Setting-up and automating AWS accounts at scale

No matter the size of your company, you always need multiple accounts to set-up an AWS environment if you want to do it right. Remember that an AWS account is the highest level of separation that can be achieved. A selection of some pressing reasons for using multiple accounts include:

  • Different business units, DevOps teams, workloads, etc. have different requirements
  • API limits and throtlling
  • Billing separation
Using AWS Organizations, which provides policy-based management for multiple accounts, a lot can be automated using Service Control Policies (SCP). An example of an SCP is enforcing the use of CloudTrail for auditing purposes in all accounts. Besides an Organizational Master Account (e.g. used for central policies, consolidated billing and volume discounts) some interesting use-cases for which to use a separte account are:
  • SecOps-account: for centralizing security control with the help of logging and scanning services. This account should have read/write access to other accounts, to be able to intervene if needed. Make sure to limit (unneccesary) access to this account as much as possible.
  • Sandbox-account: for providing a playground environment. This account does not need full permissions, but if the account inflation is similar to a production account, a great idea can easily be promoted to production.
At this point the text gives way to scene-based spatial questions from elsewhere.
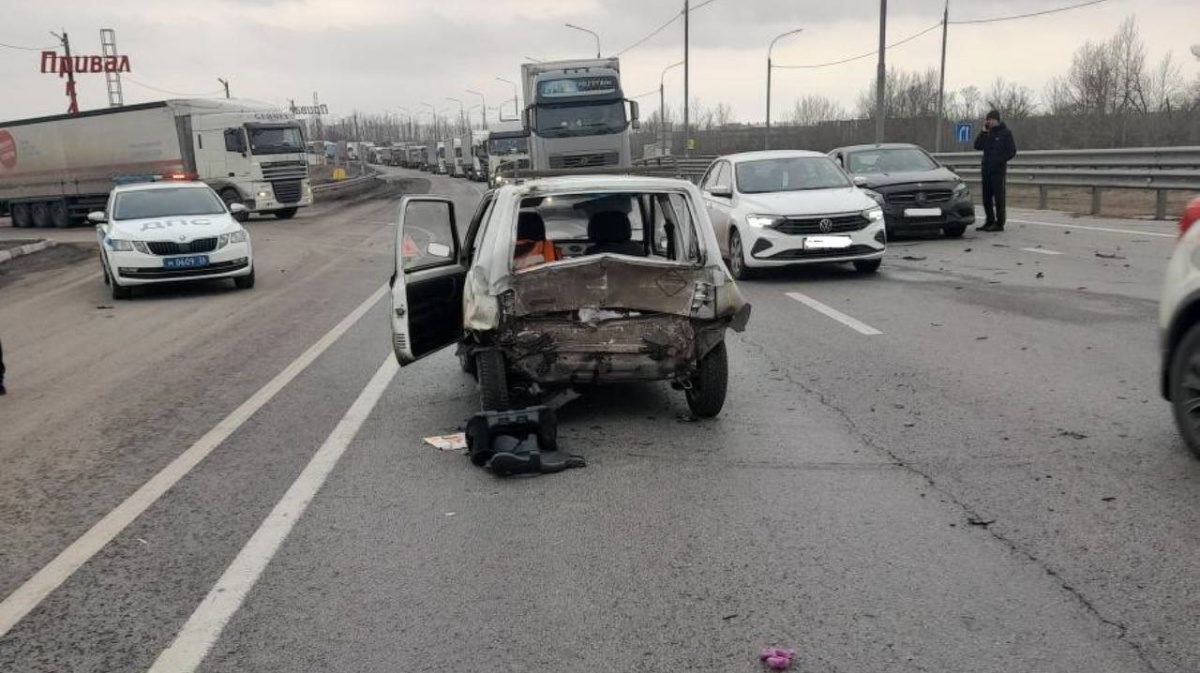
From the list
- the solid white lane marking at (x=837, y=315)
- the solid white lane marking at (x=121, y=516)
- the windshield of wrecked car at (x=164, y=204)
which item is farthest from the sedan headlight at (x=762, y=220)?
the windshield of wrecked car at (x=164, y=204)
In a seperate blog we'll elaborate further on what an enterprise multi-account framework looks like.

Barclays' experiences on banking in the cloud

Despite being highly-regulated, banks leveraging Public Cloud is not new, but does comes with some challenges. Therefore, Barclays story about their journey to the cloud turned out to be valuable. Barclays shared some examples of so-called cloud design anti-patterns used to tackle bank-specific issues and the choices it has made with regard to multiple accounts and region access to establish granular security control and compliance. Their key conclusions about the transition are:

  • Operate as a development team
  • Automate controls and react to user activity
  • AWS Identity and Access Management (IAM) is critical code, so test it thoroughly
  • Federate accountability; it's an integral part of DevOps
  • Enable many patterns to achieve optimisations

The end result is a cloud environment which is properly balanced between Governance and Control vs. Agility vs. Autonomy.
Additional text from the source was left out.